(EXTRACT PROVIDED)
Jet Fakes Emergency for Gambia Soccer Game - Yahoo! News

Pilots of a chartered jet carrying 289 Gambian soccer fans faked the need for an emergency landing in Peru so passengers could watch their nation's team play a key match, officials said Wednesday. The plane, claiming to be low on fuel, landed Tuesday in Peru's northern coast city of Piura, where Gambia played Qatar in the FIFA Under-17 World Championships later that night. Emergency crews were scrambled ahead of the Lockhead L1011 Tri-Star's unscheduled landing. It was to have landed in the capital, Lima.

How important is soccer? Really important, especially if you're not an American. Incidentally, I spent the first half of my junior year in high school as an exchange student in the city where the plane made its "emergency landing," Piura. I'd love to go back some day, but I think it might just be too damn hot there.

Link to AP story at Yahoo news.

Wednesday, September 21, 2005

Journal: What if my sclerosis was amyotrophic lateral instead of multiple, or What happened to my letter to Darcy Wakefield?

The other day on NPR, I heard a commentary written by a woman named Darcy Wakefield. A couple years ago, when she was 33 (about my age), she developed ALS (a.k.a. Lou Gehrig's disease). At the time, Darcy Wakefield was an English professor, an avid runner, and, it seems, just an all-around dynamic person. The piece on NPR was about loss: how she's lost the ability to turn herself over in bed and how terrifying this is, how it feels to confront the accumulating losses (oxymoron?) the disease has dealt her, how she longs for an escape from those losses. The piece was read by her sister, suggesting she's also losing or has lost her ability to speak.

After I heard the piece, I starting thinking about what Darcy and I have in common, and what's different about us. For me, MS has also been a story about loss: slowly losing some physical abilities, and then, as a consequence, losing activities and experiences, losing relationships, losing confidence and other bits of my identity. But while ALS deals out many of the same neurological damage that MS does, it's a very different animal. ALS viciously attacks only the motor neurons, leaving the patient paralyzed, but leaves the patient's mind intact. Eventually, patients can't breathe on their own. The average life expectancy of an ALS patient is two to five years. (Get the basics from the ALS Association here).
(End EXTRACT PROVIDED)
(RECORDS)
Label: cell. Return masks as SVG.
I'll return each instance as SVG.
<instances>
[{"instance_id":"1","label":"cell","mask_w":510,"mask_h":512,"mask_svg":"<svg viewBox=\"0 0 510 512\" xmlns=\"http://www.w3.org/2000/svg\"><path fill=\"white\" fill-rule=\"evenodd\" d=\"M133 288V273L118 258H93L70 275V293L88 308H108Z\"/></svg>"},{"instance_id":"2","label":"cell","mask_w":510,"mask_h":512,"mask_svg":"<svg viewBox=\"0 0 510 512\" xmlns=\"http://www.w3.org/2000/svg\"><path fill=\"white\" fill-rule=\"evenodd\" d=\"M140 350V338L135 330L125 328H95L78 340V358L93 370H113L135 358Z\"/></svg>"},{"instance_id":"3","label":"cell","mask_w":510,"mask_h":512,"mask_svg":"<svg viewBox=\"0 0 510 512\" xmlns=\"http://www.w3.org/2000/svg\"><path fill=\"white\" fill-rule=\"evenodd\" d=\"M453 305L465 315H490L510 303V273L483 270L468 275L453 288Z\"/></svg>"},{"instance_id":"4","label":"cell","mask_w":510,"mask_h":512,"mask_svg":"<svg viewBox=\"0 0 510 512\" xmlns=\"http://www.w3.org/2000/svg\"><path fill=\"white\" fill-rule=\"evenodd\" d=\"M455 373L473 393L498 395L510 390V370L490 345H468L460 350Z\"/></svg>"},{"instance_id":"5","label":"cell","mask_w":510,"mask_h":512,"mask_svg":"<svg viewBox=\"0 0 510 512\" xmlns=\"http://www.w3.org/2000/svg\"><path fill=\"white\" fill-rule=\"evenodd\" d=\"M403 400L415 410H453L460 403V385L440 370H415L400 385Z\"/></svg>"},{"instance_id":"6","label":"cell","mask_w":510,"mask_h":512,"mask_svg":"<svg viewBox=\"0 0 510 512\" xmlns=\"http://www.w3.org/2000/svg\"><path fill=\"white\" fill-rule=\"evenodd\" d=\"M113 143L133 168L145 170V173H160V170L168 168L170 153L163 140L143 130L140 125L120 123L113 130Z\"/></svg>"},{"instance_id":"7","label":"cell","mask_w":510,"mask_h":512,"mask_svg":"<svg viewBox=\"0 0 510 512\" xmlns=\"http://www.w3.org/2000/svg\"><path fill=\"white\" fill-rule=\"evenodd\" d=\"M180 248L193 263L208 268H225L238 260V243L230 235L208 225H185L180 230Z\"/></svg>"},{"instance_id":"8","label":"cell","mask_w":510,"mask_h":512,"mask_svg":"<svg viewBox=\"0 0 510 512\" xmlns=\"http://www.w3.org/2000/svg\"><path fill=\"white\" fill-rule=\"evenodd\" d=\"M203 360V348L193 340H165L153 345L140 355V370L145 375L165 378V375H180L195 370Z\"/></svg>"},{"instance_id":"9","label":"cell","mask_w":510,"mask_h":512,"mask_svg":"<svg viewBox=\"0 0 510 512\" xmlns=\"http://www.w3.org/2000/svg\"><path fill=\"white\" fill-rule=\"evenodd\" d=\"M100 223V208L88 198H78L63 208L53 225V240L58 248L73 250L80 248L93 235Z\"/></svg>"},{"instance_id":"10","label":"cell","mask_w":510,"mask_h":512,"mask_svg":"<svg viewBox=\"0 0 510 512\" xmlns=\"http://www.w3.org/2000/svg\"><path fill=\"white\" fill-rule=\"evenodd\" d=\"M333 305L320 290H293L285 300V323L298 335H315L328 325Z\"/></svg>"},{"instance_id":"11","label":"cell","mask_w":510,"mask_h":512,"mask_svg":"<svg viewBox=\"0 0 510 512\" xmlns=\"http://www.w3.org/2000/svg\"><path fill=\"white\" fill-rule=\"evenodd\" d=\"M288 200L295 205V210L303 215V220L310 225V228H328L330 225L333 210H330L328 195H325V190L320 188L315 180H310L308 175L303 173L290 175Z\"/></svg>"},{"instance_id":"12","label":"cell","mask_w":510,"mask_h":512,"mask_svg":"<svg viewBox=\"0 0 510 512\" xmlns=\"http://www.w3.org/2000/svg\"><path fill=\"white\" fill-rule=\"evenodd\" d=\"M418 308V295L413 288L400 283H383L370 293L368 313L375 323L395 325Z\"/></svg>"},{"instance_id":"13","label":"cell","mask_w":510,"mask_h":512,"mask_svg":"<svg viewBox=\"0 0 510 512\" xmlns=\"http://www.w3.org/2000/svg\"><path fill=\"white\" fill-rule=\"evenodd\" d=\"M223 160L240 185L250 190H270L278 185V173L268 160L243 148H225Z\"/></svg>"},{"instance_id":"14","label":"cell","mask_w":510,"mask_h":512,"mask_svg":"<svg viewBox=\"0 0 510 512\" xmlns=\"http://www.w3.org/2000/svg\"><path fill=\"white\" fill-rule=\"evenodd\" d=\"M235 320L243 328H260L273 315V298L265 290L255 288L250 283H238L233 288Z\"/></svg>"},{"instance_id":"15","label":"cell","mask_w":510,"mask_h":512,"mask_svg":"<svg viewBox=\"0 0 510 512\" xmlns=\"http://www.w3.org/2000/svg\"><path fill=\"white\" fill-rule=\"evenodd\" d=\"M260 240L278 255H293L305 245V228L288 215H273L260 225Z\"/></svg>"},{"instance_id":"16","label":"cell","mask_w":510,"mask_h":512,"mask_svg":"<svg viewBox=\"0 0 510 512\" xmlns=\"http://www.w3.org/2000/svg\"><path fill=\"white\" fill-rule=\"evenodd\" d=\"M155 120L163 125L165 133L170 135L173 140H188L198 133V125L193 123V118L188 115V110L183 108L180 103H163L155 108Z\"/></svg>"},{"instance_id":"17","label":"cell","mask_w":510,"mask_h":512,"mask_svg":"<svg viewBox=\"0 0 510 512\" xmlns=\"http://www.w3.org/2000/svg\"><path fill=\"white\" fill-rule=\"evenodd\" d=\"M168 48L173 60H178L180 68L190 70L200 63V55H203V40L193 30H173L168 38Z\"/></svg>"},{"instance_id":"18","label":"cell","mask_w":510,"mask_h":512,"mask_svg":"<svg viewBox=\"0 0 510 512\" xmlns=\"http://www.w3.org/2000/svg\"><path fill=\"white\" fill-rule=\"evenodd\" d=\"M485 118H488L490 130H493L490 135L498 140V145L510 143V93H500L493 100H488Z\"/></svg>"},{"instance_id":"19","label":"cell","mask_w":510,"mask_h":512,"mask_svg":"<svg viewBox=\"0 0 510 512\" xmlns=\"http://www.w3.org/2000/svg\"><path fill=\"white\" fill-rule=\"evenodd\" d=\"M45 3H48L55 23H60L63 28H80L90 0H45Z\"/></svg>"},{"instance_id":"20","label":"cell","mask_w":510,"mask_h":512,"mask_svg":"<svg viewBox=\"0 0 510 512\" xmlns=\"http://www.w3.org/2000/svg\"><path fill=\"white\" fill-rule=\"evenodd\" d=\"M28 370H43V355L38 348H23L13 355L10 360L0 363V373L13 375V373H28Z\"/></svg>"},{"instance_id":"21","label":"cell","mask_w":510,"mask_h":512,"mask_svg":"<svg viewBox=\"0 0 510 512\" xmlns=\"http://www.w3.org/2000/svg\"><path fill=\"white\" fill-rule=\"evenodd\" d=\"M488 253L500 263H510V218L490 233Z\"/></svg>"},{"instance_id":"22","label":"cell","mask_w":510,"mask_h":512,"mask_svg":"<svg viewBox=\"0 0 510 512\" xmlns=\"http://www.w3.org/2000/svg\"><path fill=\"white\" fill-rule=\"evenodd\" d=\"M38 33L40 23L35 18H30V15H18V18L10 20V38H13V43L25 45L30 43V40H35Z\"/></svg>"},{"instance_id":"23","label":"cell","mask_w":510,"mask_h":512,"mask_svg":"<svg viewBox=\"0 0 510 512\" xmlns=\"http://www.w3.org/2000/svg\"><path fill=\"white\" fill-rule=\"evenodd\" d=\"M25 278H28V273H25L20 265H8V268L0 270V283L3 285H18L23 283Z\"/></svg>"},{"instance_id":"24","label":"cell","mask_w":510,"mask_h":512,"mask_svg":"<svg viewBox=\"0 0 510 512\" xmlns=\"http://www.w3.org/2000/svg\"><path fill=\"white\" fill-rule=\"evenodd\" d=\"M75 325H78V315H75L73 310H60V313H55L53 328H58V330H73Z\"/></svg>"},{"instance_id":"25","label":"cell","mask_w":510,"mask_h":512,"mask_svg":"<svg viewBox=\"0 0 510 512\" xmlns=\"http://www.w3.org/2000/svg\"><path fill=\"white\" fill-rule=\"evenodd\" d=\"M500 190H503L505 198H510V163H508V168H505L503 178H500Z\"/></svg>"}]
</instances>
(End RECORDS)
» TASK TO CARRY OUT
From the blog excerpt, return word for word the section that opens with the words containing "Wednesday, September 21, 2005" and closes with "ability to speak.".

» WRITTEN REPLY
Wednesday, September 21, 2005

Journal: What if my sclerosis was amyotrophic lateral instead of multiple, or What happened to my letter to Darcy Wakefield?

The other day on NPR, I heard a commentary written by a woman named Darcy Wakefield. A couple years ago, when she was 33 (about my age), she developed ALS (a.k.a. Lou Gehrig's disease). At the time, Darcy Wakefield was an English professor, an avid runner, and, it seems, just an all-around dynamic person. The piece on NPR was about loss: how she's lost the ability to turn herself over in bed and how terrifying this is, how it feels to confront the accumulating losses (oxymoron?) the disease has dealt her, how she longs for an escape from those losses. The piece was read by her sister, suggesting she's also losing or has lost her ability to speak.